* Aim of the exercise: Word for word, please restate each record and pass over the pictures.

=-=-=

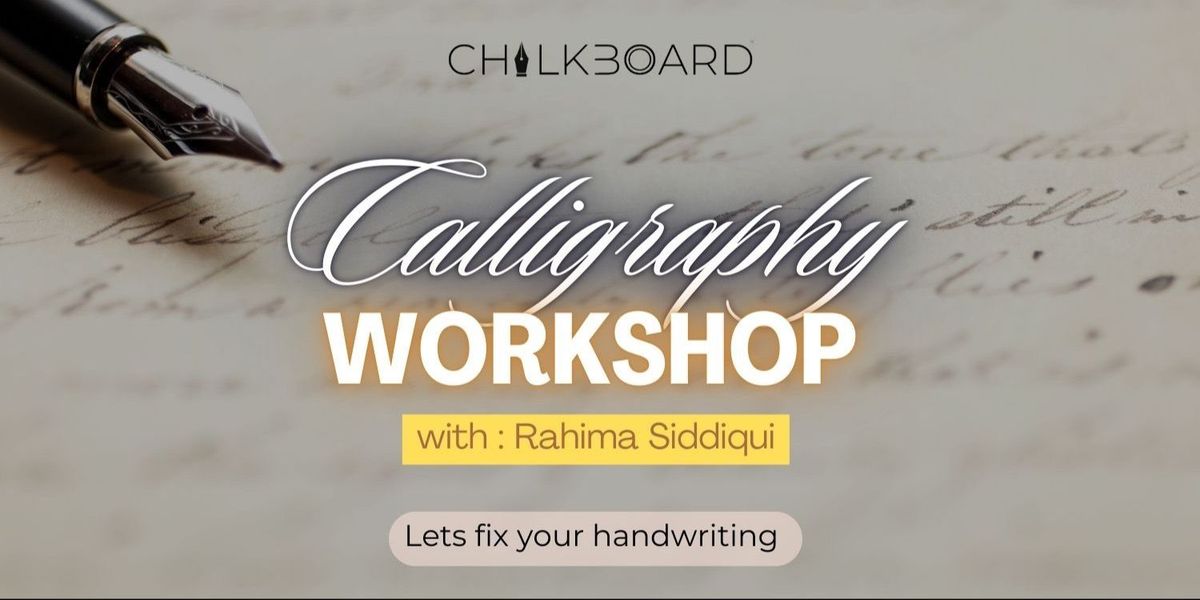 Calligraphy ft. ChalkBooard, 2 August | Event in Dehradun | AllEvents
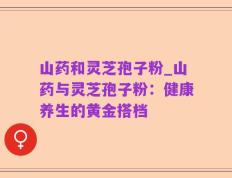 山药和灵芝孢子粉_山药与灵芝孢子粉：健康养生的黄金搭档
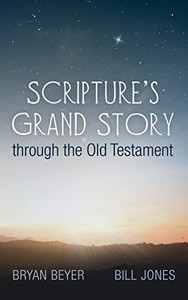 Scripture'S Grand Story Through The Old Testament Scripture'S Grand Story Through The Old Testament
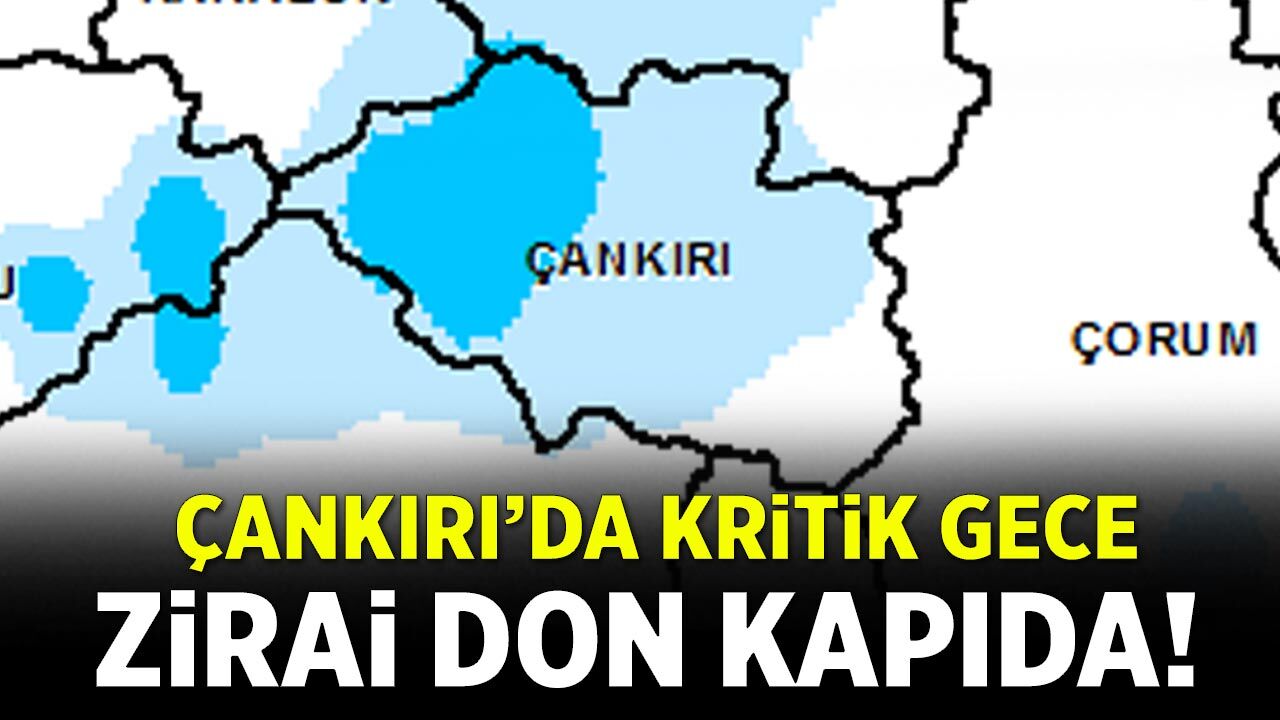 Çankırı’da kritik gece: Zirai don kapıda!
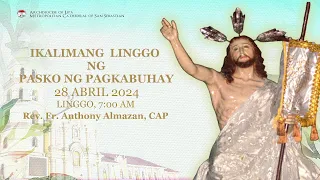 28 ABRIL 2024 (7:00 AM/LINGGO) | IKALIMANG LINGGO NG PASKO NG PAGKABUHAY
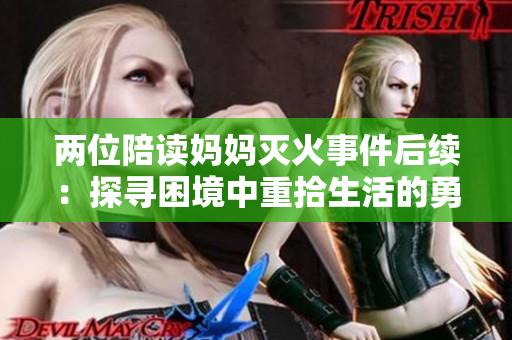 两位陪读妈妈灭火事件后续：探寻困境中重拾生活的勇气与力量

=-=-=

* Answer for this exercise:
 Calligraphy ft. ChalkBooard, 2 August | Event in Dehradun | AllEvents
 山药和灵芝孢子粉_山药与灵芝孢子粉：健康养生的黄金搭档
 Scripture'S Grand Story Through The Old Testament Scripture'S Grand Story Through The Old Testament
 Çankırı’da kritik gece: Zirai don kapıda!
 28 ABRIL 2024 (7:00 AM/LINGGO) | IKALIMANG LINGGO NG PASKO NG PAGKABUHAY
 两位陪读妈妈灭火事件后续：探寻困境中重拾生活的勇气与力量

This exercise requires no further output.